AP : Avec « Française », vous allez encore une fois toucher un lectorat féminin…

Alexandre Jardin : C’est ce que j’aime. Pour moi écrire, c’est quand même regarder les femmes. Dans mes engagements j’ai constaté que le gros de l’effort était porté par des femmes : 90% des bénévoles de « lire et faire lire » sont par exemple des femmes.

Toutes les emmerdes auxquelles Kelly va être confrontée sont des choses réelles, que j’ai vues. Tout ce qui rend la vie impossible aux classes populaires, aux communes, décrit le système dingue dans lequel nous vivons.

AP : Votre engagement citoyen et politique s’invite donc désormais dans vos romans ?

Alexandre Jardin  Oui mais sous l’angle romanesque. Quand Zola, Eugène Sue écrivent, quand Victor Hugo écrit "les Misérables", ils écrivent des romans qui ont une portée politique, qui va aider le pays à se raconter sa propre histoire, à travers des héros et des héroïnes. Pour moi au fond il s’agit de raconter ce qui se passe. C’est un acte essentiel dans la vie d’une communauté, et pour moi c’est une des grandes fonctions de la littérature.

« Française » sera une vraie saga, j’aimerais en faire une série télé. On voit très peu les territoires à la télévision, en dehors de votre chaîne. C’est le cas aussi au cinéma ! Le cinéma français des années 50 à 70 se passait dans les territoires. Dans « un singe en hiver » on voit filmée une partie de la Normandie.

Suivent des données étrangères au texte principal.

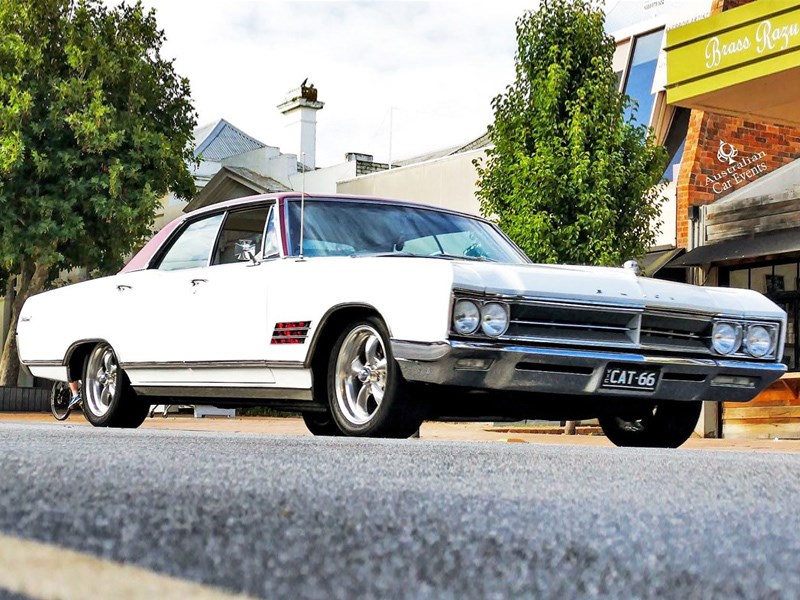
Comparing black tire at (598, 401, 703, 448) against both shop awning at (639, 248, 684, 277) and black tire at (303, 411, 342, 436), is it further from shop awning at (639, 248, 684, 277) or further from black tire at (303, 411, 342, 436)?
shop awning at (639, 248, 684, 277)

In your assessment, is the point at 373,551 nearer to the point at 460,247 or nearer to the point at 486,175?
the point at 460,247

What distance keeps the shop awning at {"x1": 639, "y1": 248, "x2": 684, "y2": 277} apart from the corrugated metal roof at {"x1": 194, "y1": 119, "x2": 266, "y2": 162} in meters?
24.5

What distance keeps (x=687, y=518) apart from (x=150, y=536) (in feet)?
3.71

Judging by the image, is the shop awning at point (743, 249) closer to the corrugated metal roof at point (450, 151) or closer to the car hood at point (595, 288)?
the car hood at point (595, 288)

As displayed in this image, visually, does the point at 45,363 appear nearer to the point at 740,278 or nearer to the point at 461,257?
the point at 461,257

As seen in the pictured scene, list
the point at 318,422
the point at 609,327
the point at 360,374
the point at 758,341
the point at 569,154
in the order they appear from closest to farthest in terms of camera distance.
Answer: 1. the point at 609,327
2. the point at 360,374
3. the point at 758,341
4. the point at 318,422
5. the point at 569,154

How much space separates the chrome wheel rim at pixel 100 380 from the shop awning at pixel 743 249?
9.35 meters

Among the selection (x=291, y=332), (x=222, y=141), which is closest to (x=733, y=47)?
(x=291, y=332)

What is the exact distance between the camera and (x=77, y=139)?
26.4 m

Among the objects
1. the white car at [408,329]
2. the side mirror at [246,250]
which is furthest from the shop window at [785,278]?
the side mirror at [246,250]

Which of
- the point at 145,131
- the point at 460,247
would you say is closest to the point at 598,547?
the point at 460,247

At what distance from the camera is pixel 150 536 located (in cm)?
216

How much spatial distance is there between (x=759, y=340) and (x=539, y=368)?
5.10 feet

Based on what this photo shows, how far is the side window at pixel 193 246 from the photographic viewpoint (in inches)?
351
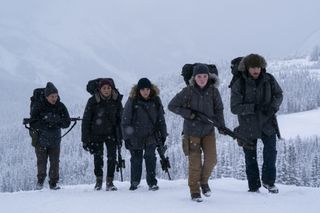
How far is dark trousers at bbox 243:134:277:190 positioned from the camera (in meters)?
9.52

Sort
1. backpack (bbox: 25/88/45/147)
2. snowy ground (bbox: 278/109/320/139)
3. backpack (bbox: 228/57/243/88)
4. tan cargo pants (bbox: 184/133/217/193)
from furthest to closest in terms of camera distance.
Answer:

 La littérature doit faire partie de ce réveil de nos territoires - Alexandre Jardin -

Ce village ( Maisoncelles-la-Petite, invention de l’auteur ndlr) symbolise tous les bourgs, villages, toute cette ruralité française qui compte peu. Un personnage décrit une vérité que les gens ignorent en France : l’Etat verse deux fois moins par habitant aux communes qu’à Paris ! Un rural normand ça vaut la moitié d’un Parisien ?! C’est dingue ! Il est grand temps de décoloniser les territoires ! Cela trahit une vision du monde qui doit s’arrêter.